Do check out the paper for more details. Keep in mind, though, that there are lots of folks in the fusion and business intelligence space, many of whom style themselves as the “next generation” or something similar. A few examples include Digital Reasoning, PolySpot, and JackBe. (As in “Jack be nimble.” Cute.)

Connexia, founded in 2006, focuses on tying together business intelligence, enterprise search, and data access. It prides itself on making data management accessible to non-techies.

Cynthia Murrell, December 16, 2011

Sponsored by Pandia.com

Hewlett Packard Lusts after Big Data

December 16, 2011

As Web users continue creating structured and unstructured data at higher volumes than ever before we are starting to need technology to analyze it.

According to the Dec 1, Front Line article “HP Predicts 50 Zettabytes of Data will be Created Annually by 2020,” Hewlett Packard (HP) predicts that by 2020, fifty zettabytes (fifty billion terrabytes) of data will be created every year. This will present a major challenge for businesses.

Prith Banerjee, head of HP Labs, said at the firm’s Discover event:

By 2020 there could be as many as 10 billion people on the planet and some four billion of these will be online interacting on social networks. While now there are 2.5 million tweets per day this will rise to tens of millions.There’s also going to be a huge increase of sensors on the network measuring everything from temperature to heart monitoring. We expect there to be one trillion sensors by 2020.

HP Labs is currently working to address this issue by investigating technology that tracks a variety of complex events which must be correlated so that patterns can be detected. It could contextually analyze what customers say on twitter a mere ten seconds after the tweet is sent.

What will Autonomy’s role in this big data love fest be? Stay tuned.

Jasmine Ashton, December 16, 2011

Google Intern Explains Android Lag

December 16, 2011

Leave it to a student intern. Not even the X Factor interns reveal the inside scoop about technology.

Here’s a useful insight into the Google method of “good enough.” Apple Insider reports that a “Former Google Intern Explains Why UI Lag Occurs More Often in Android than iOS.” The intern in question is one Andrew Munn, who ironically took to Google+ with his explanation.

Munn, who interned on the Android team, listed several reasons for the slowness of Android as compared to Apple’s iOS. See the write up for specifics, but it all boils down to one thing. The article asserts:

The original Android prototype didn’t have a touchscreen, as it was meant to be a BlackBerry competitor. As such, Android’s architecture is meant to support a keyboard and trackball.
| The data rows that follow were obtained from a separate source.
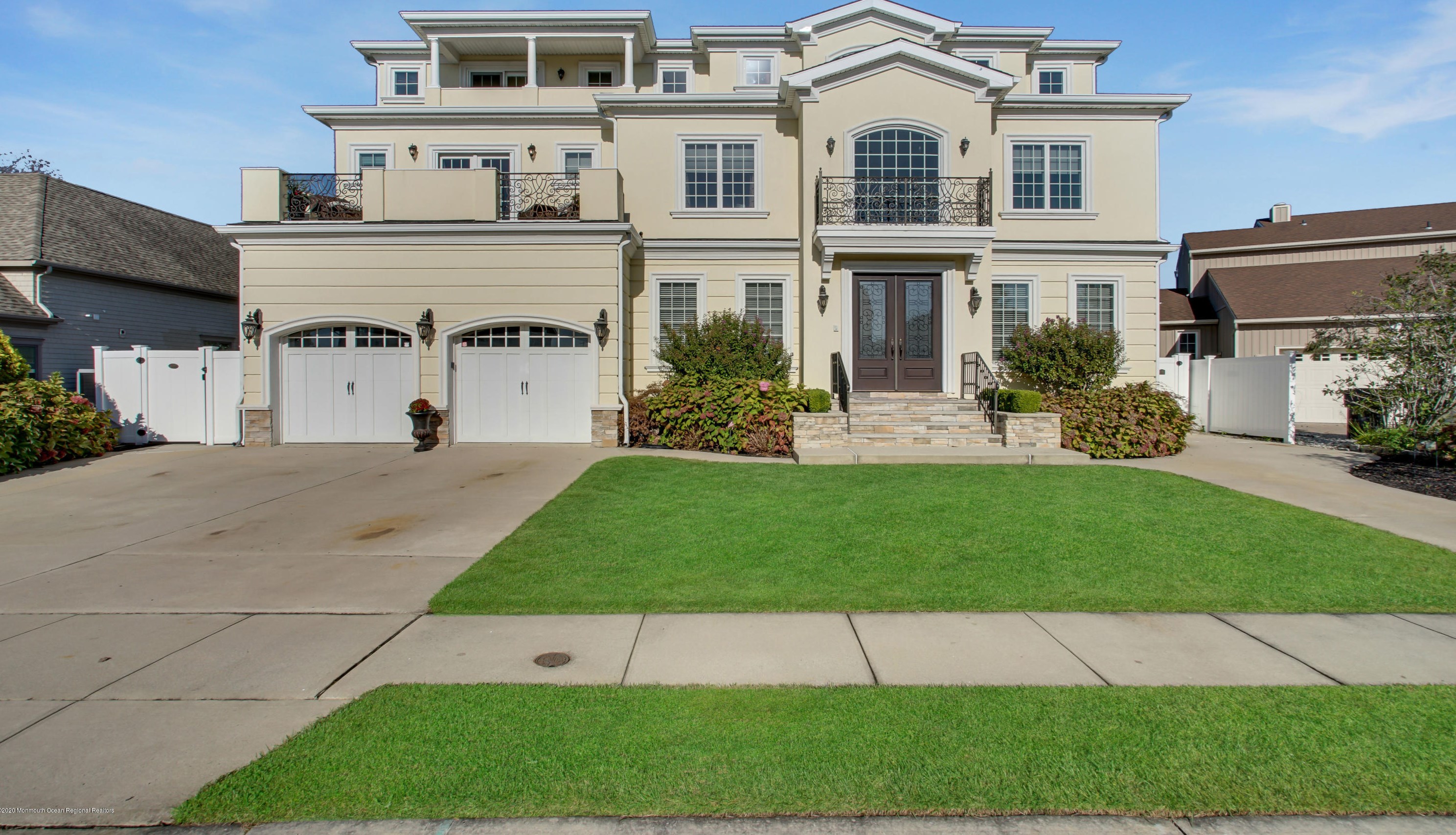 32 Freeman Ct, Toms River, NJ 08753-2613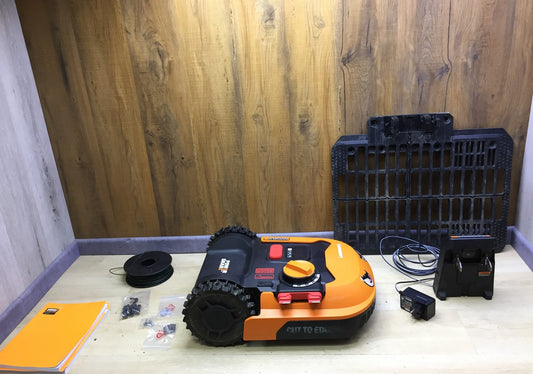 Worx Landroid M WR141E Robotic Lawnmower Cordless Lawnmower up to 500 sqm M500, I33261 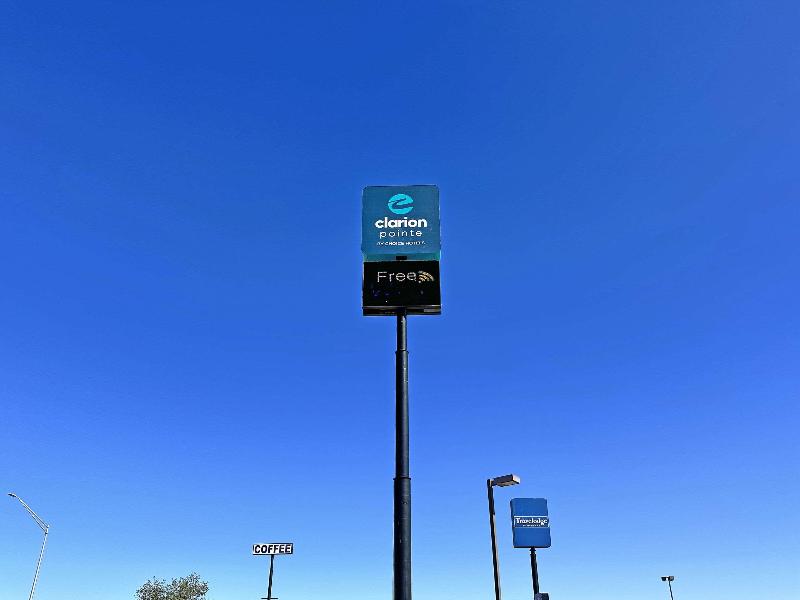 Clarion Pointe Winslow I-40 image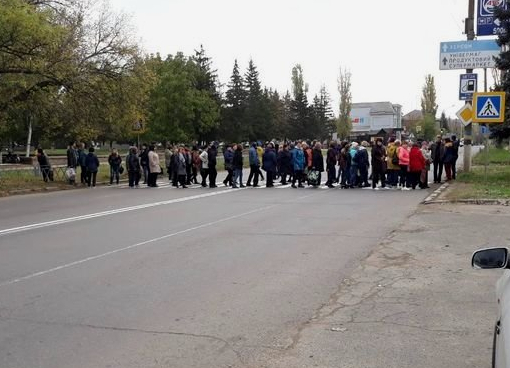 На Миколаївщині медики перекрили трасу: їм три місяці не платять зарплату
Munn further claimed that after the original iPhone arrived in 2007, Google rushed to complete Android, but ‘it was too late to rewrite the UI framework.’. . . ‘Android is the only mobile OS left that existed pre-iPhone,’ the report noted.

The current state of affairs may be acceptable to Google now, but more may be needed to capture half the market for smart TV sometime in 2013. Munn, for one, is confident that his former team will make the rewrite. “Eventually,” he said.

We’re waiting for an intern to explain open that is closed and fragmentation that is not fragmented. Is UX pronounced “Yuk”?